Chronic pain is also associated with depression. Depression can make chronic pain worse as well. Depression can also lead to insomnia, another common complaint among people with chronic pain. Insomnia makes it difficult for people with chronic pain to get a good night's sleep, which can worsen their pain.
Stress management techniques may help reduce symptoms of chronic pain. However, the mind-body connection is real — stress can trigger or worsen physical problems, including chronic back pain, headaches, muscle aches and pains, fibromyalgia, irritable bowel syndrome (IBS), incontinence, and more.
Treatment Options for Chronic Pain Vary Widely
Chronic pain is a condition that lasts for more than six months. It's different from acute pain, which is caused by an injury or disease that resolves within six months. Chronic pain can be caused by conditions such as arthritis and fibromyalgia, but it can also result from medical conditions that don't have a cure, such as cancer.
You may experience discomfort throughout your day and night if you suffer from chronic pain. The pain can range from mild to severe and can interfere with your ability to sleep, work, and play.
You may feel like no one understands what you're going through, but chronic pain affects many people. If you're in pain, it's important to talk with your healthcare provider about it. You may be able to reduce your risk of developing chronic pain by making some lifestyle changes and exercising regularly. It's also important to follow up with your doctor if you have an injury or illness that causes ongoing pain. Your doctor can help you find the right treatment plan for your situation.
Treating chronic pain requires patience and persistence. There are many options to help manage your symptoms and improve your quality of life, but finding the right treatment may take time and experimentation.

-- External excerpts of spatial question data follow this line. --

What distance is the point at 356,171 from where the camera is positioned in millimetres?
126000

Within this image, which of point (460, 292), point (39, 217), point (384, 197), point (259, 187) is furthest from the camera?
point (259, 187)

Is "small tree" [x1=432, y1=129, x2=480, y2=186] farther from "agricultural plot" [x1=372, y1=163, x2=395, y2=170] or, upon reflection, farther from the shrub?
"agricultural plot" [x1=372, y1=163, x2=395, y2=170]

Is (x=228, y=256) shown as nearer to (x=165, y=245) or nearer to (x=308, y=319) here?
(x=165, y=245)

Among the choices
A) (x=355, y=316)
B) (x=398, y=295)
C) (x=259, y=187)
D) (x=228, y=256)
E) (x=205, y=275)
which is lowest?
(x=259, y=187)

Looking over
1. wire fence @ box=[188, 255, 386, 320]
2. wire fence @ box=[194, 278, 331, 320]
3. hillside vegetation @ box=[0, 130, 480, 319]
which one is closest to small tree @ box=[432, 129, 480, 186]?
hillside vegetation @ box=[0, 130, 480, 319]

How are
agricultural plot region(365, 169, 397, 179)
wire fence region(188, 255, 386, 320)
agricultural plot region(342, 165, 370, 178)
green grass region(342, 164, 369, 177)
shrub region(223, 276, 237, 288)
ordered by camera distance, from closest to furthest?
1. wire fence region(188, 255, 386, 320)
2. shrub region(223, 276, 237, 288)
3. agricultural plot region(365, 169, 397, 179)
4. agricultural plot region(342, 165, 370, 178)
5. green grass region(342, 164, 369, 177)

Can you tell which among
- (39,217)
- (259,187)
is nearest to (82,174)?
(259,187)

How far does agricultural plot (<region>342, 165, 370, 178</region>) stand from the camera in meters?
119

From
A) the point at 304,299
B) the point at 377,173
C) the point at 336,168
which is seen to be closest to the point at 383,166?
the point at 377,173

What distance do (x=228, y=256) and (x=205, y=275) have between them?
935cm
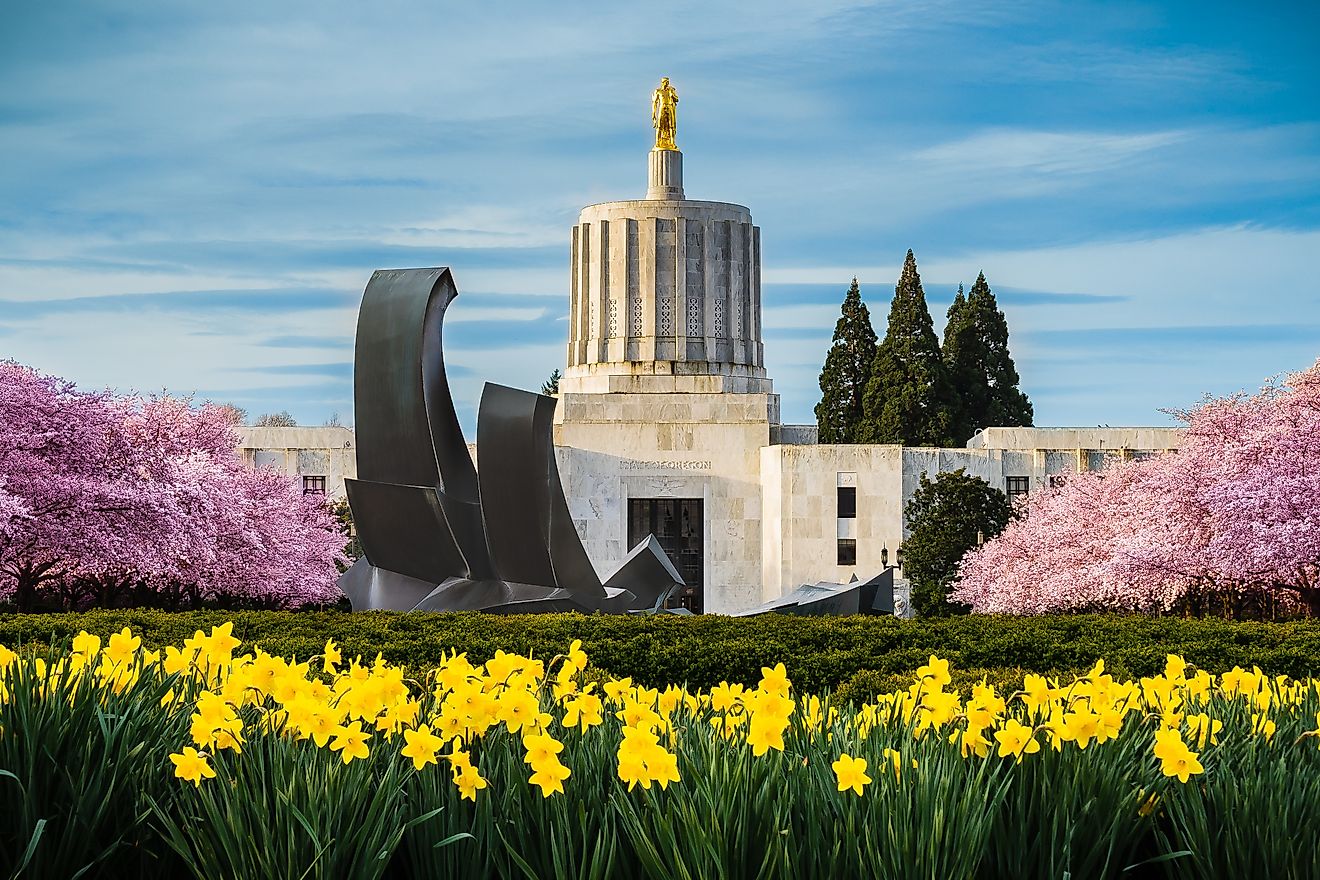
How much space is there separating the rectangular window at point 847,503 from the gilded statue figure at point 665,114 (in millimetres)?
14188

Lifestyle changes can help relieve symptoms. For example, losing weight can help reduce stress on joints and other parts of the body affected by arthritis or other conditions that cause chronic pain.

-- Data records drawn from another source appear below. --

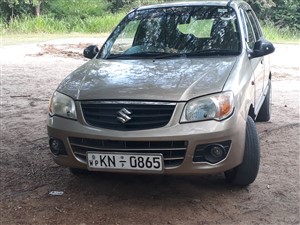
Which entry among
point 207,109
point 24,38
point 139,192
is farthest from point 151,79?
point 24,38

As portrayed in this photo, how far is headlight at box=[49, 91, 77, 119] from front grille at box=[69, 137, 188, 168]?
0.82 ft

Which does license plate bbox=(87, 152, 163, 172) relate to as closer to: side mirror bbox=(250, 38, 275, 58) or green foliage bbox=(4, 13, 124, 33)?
side mirror bbox=(250, 38, 275, 58)

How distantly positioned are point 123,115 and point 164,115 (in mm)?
310

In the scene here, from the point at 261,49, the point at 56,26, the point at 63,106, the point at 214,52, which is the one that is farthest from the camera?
the point at 56,26

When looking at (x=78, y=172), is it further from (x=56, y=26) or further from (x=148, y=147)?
(x=56, y=26)

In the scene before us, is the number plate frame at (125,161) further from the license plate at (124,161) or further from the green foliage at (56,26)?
the green foliage at (56,26)

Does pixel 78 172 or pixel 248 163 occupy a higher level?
pixel 248 163

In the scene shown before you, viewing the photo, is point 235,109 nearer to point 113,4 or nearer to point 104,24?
point 104,24

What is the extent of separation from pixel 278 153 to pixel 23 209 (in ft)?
9.20

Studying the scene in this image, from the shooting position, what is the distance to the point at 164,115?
3.17 meters

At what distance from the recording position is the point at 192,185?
3.86 m

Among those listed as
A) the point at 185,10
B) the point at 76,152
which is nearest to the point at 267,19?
the point at 185,10

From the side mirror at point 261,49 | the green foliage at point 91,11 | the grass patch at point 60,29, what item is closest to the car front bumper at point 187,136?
the side mirror at point 261,49

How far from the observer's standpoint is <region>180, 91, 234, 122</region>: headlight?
3.17 m
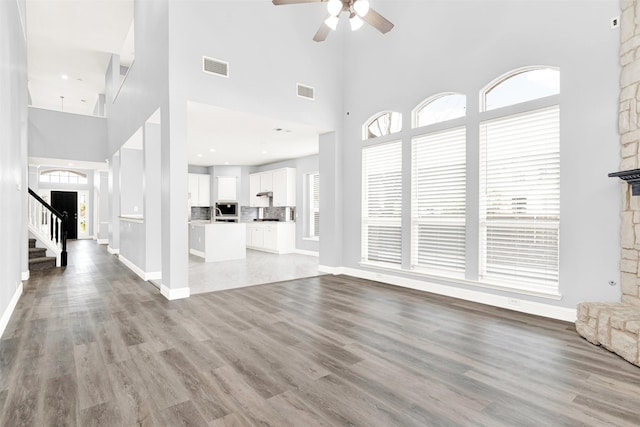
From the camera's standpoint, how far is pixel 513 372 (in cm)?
240

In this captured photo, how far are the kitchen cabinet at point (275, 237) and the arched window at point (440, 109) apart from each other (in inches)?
213

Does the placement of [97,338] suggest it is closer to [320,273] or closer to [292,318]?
[292,318]

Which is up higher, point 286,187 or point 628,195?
point 286,187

Chronic pain is a debilitating condition that affects millions of people every year. It can be very difficult to cope with and make your life miserable. However, there are many treatments for chronic pain that can help you find relief from the symptoms of this condition.
If you are dealing with chronic pain, our pain management NYC center is here to help you live a full and productive life. Here are some of the treatment options:
Physical therapy - Physical therapists can help you to regain strength and flexibility, as well as learn how to manage your pain better. They may also be able to teach you other skills, such as stress reduction techniques and breathing exercises, which can help reduce the severity of your symptoms.
Massage therapy - Massage therapy is another option for treating chronic pain. Massage therapy works by increasing blood flow to the area where it's being performed and reducing muscle tension in that area. It's also been proven effective at reducing stress levels and improving sleep quality.
Acupuncture - Acupuncture involves inserting needles into specific points on your body in order to stimulate certain nerves or muscles in order to relieve pain symptoms. It's been shown effective at treating chronic back pain, neck pain, and headaches, among other conditions.
Living with Chronic Pain is Challenging
When you have chronic pain, it's important to know what you're dealing with so that you can make meaningful decisions about how to improve your situation. Learn as much as you can so that you can take control of your pain and move forward. By listening to your body, working collaboratively with your healthcare provider team you can make significant progress in improving your symptoms and quality of life.